Skills (Learning Outcomes Achieved): Demonstrate understanding of and ability to read and respond to
the demands of the rhetorical situation (author, audience, and
subject) in both oral and written communication.
Read critically and analyze various types of assigned readings on
the basis of structure, pattern, and meaning in order to produce
original papers that show development of topic through
organization (such as topic sentence, support of the central idea
through details, and rhetorical patterns).
Invent, write, revise, edit, and rewrite formal essays in response
to readings which develop appropriate rhetorical patterns (i.e.,
narration, example, process, comparison/contrast, classification,
cause/effect, definition, argumentation) and other special
function(s) (i.e., literary analysis or research) while
demonstrating writing skills from process to product.
Produce final papers that show growth in principles of good
writing, such as organization (e.g., introduction/body/conclusion
or outlining), development (clarifying transitions between
sentences and paragraphs), unity (connected ideas), and which
demonstrate an understanding of the substance of the topic.
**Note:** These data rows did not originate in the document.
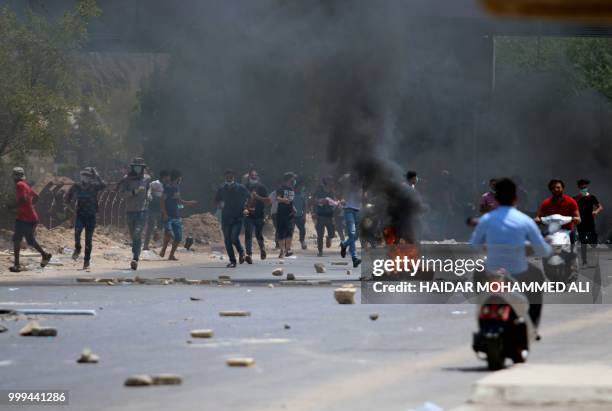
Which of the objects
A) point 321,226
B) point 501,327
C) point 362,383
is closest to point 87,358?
point 362,383

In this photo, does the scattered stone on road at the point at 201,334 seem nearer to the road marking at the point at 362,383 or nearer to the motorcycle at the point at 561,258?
the road marking at the point at 362,383

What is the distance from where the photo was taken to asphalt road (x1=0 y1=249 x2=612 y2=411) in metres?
8.84

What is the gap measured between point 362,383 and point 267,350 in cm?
210

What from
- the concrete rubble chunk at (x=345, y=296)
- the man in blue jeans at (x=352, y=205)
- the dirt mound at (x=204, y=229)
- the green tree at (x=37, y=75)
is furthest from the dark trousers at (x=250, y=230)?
the concrete rubble chunk at (x=345, y=296)

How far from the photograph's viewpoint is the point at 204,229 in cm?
3619

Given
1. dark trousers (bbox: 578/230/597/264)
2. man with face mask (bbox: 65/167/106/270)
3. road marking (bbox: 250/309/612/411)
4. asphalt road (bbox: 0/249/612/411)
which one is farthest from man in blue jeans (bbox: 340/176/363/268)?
road marking (bbox: 250/309/612/411)

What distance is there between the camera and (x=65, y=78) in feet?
112

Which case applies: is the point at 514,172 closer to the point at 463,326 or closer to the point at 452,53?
the point at 452,53

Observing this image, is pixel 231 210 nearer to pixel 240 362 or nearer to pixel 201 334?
pixel 201 334

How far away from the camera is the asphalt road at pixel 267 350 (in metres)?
8.84

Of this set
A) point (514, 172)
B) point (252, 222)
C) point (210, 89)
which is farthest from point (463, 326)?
point (514, 172)

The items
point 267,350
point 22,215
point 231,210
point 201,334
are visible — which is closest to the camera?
point 267,350

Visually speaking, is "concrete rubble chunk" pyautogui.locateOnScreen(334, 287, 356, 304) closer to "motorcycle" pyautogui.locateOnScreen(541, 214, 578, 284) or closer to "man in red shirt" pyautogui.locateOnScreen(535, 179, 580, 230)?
"motorcycle" pyautogui.locateOnScreen(541, 214, 578, 284)

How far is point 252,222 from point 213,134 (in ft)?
47.0
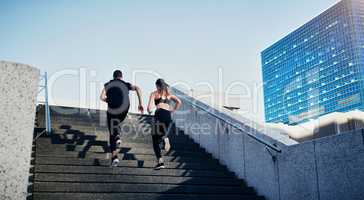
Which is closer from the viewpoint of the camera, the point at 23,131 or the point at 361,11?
the point at 23,131

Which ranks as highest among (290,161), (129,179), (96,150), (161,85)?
(161,85)

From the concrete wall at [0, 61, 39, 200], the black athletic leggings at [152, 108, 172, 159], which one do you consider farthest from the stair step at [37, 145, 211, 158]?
the concrete wall at [0, 61, 39, 200]

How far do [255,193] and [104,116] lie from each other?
4.65m

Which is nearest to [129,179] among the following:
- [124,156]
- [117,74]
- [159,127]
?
[159,127]

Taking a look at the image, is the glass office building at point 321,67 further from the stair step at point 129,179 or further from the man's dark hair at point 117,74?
the man's dark hair at point 117,74

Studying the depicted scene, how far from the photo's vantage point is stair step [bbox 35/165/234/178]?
6.72 meters

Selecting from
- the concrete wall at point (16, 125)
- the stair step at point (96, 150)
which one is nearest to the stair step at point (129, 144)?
the stair step at point (96, 150)

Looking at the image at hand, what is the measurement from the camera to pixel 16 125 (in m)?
3.96

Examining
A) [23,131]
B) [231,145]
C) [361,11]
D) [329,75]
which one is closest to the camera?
[23,131]

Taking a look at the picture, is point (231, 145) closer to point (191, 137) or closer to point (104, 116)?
point (191, 137)

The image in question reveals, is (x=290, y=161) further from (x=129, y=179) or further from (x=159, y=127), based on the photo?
(x=129, y=179)

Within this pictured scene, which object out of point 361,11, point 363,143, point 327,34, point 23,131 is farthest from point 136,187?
point 361,11

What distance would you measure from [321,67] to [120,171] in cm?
16572

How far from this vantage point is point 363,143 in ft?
18.4
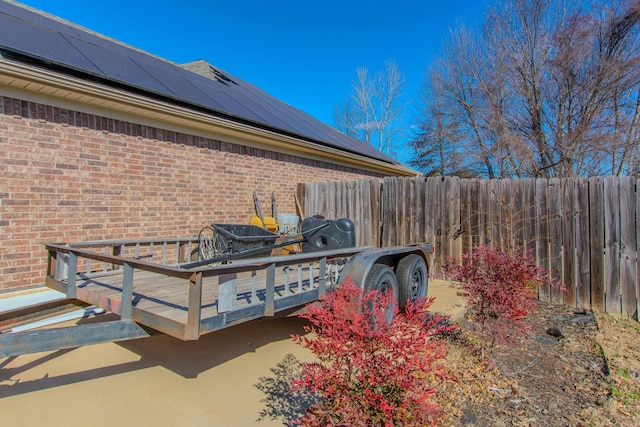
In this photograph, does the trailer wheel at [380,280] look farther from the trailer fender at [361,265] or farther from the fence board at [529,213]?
the fence board at [529,213]

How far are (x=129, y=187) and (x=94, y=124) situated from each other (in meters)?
0.99

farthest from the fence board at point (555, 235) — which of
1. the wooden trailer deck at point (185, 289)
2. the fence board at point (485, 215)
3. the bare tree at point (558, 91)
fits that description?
the bare tree at point (558, 91)

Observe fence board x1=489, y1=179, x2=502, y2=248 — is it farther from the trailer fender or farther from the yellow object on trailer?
the yellow object on trailer

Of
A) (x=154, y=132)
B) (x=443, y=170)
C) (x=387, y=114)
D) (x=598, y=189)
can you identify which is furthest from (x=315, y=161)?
(x=387, y=114)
Complete at least one writing assignment that demonstrates a
limited use of MLA documentation form and basic research
Participate in collaborative work with other students via small
group discussions and presentations, workshop-style classes
devoted to particular issues (such as paragraph structure or voice
and tone), and produce, accept, and use constructively feedback
from writing instructors, other students, and other university
writers/instructors to take control of your own writing.
Create mechanically sound papers relatively free of errors in
grammar and mechanics.
Criteria for success: Please consult with the rubric for this assignment.